> _What you should do_
For the data that follows, print the line with "Q: What species is this?", the line with "genus: Cervus", and all lines between them, exactly as they stand. Omit pictures and add nothing.
BEGIN
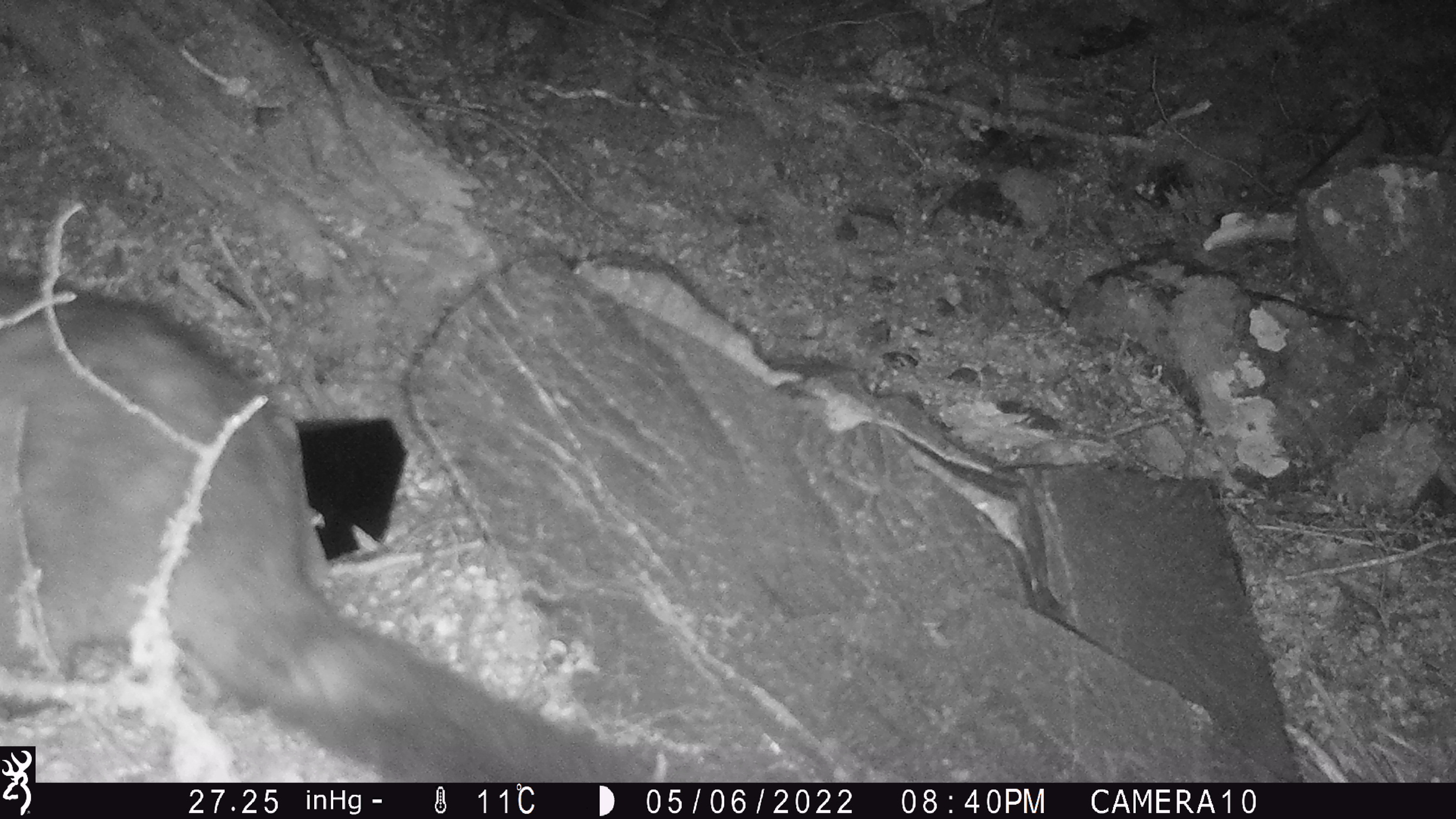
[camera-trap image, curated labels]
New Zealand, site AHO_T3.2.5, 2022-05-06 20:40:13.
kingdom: Animalia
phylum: Chordata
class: Mammalia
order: Diprotodontia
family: Phalangeridae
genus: Trichosurus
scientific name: Trichosurus vulpecula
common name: common brushtail possum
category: possum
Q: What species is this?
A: Possum (common brushtail possum) (Trichosurus vulpecula).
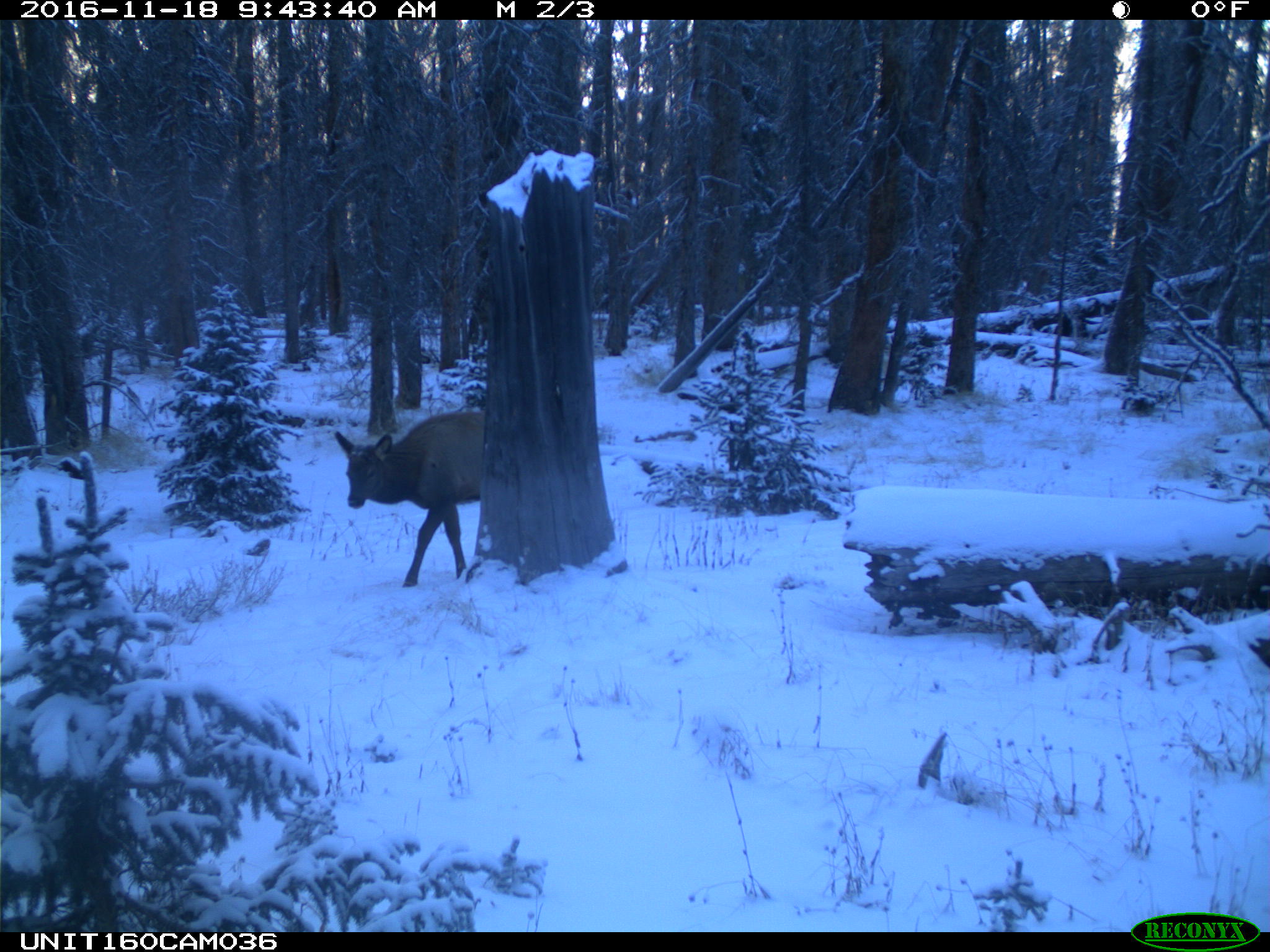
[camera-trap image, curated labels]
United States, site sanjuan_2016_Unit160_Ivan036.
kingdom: Animalia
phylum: Chordata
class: Mammalia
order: Artiodactyla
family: Cervidae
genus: Cervus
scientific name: Cervus elaphus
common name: red deer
END
> _Response_
Q: What species is this?
A: Possum (common brushtail possum) (Trichosurus vulpecula).
[camera-trap image, curated labels]
United States, site sanjuan_2016_Unit160_Ivan036.
kingdom: Animalia
phylum: Chordata
class: Mammalia
order: Artiodactyla
family: Cervidae
genus: Cervus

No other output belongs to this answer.